Diet Nutrition

How to: Make bone broth

Our Green Goddess, Wendyl Nissen, shares some handy domestic hints. This week, she shares some tips for making this nutritious and health-boosting favourite.

By Wendyl Nissen

Thanks to its high nutrition value, old-fashioned bone broth is coming back into fashion.

Now, I know it doesn’t sound glamorous, but the bones we often throw out have vitamins and minerals in them that are rich in protein, do wonders for your gut and are great for your immune system. In fact, scientists now believe that it’s the bones in chicken soup that make it such a fantastic cold cure.

So the next time you’re clearing up after a family roast, don’t toss those bones! Set them aside for this broth – it will soon become a staple in your winter kitchen.

How to make bone broth

Bones (use any kind you like)
2 tbsp apple cider vinegar
Vegetables pieces (avoid bitter tasting ones, such as broccoli, cabbage, turnips or brussels sprouts)
Herbs (any type – I like to tie rosemary, thyme and bay leaves into a bundle and dunk them in at the end)

1 Pop the bones into a stock pot, cover with cold water and bring to a simmer.
2 Add the vinegar and bring to the boil, adding the different vegetables according to their cooking times.
3 Once boiling, reduce the heat and simmer. Cook at least 4 hours for chicken bones and a minimum of 6 hours for beef and lamb. Skim off any foam and fat as it rises to the top.
4 In the last hour of cooking, sprinkle in any dried herbs you would like to add. If you’re using fresh herbs, add them at the last minute.
5 Strain the broth into a bowl for use straight away or store in the freezer.

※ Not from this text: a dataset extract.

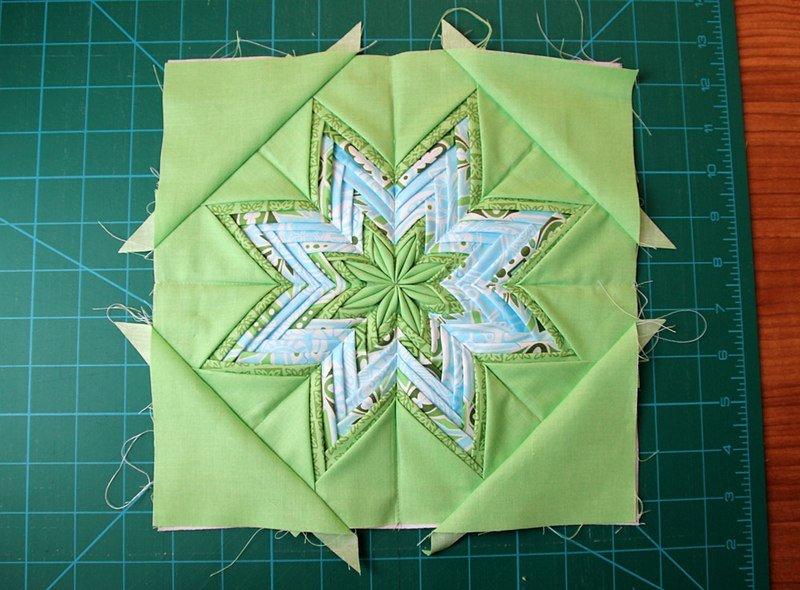 Оригами из ткани для прихватки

TIP: For a stronger flavour, you can also roast the bones at 180°C for 25-30 minutes prior to using in the broth.

Coffee & cardamom
Mixing the spice cardamom with coffee is very popular in Israel and I can see why. The spice gives coffee a wonderful flavour.

1½ tsp whole cardamom seeds (not pods)
1 cup dark-roast whole coffee beans
Sugar, to taste (optional)

1 Grind cardamom seeds and coffee together very finely. Store in an airtight container.
2 Brew the coffee-cardamom blend using your regular method, or to make traditional cooked coffee – bring 1½ cups water to the boil in a small pan (traditionally a long-handled cup-like pot called a finjan is used). Stir in ¼ cup coffee-cardamom mixture, adding sugar to taste. Cook over a medium-low heat until the liquid simmers around the edges and the coffee grinds begin to sink – about 2 to 3 minutes. Remove from heat and let settle for 1 minute. Carefully pour into small cups, leaving the grounds behind.

Homemade vapor rub
A vapour rub is a classic when it comes to relieving and soothing congestion, so when I saw this recipe for an easy-to-make DIY chest rub, I jumped at the chance to make some for my medicine cabinet.

½ cup coconut oil
10-15 drops peppermint essential oil (you can also use eucalyptus or tea tree oil)

1 Gently melt the coconut oil over a double boiler or in the microwave until liquid. Pour into an airtight container.
2 Add the essential oil and stir until mixed in completely.
3 Seal the container and put aside. Once the rub has cooled and hardened, it’s ready to use!

Plant power
These cooler months are a great time to plant broad beans, celery, snow peas, sugar snap peas, spinach and turnips, which are all happy to thrive in colder conditions.

It’s also a good time to clear any spent foliage from the garden and transfer it to your compost. And don’t forget it’s important to keep the heat in and the rain out, so keep your compost heap covered with either a tarpaulin or some old carpet.

Try this:
In my old books, raw potato often pops up as a treatment for dark circles under your eyes. simply slice two circles of raw potato and rest on your closed eyes for 5 to 10 minutes. You can also do this with cooled tea bags to help reduce puffiness.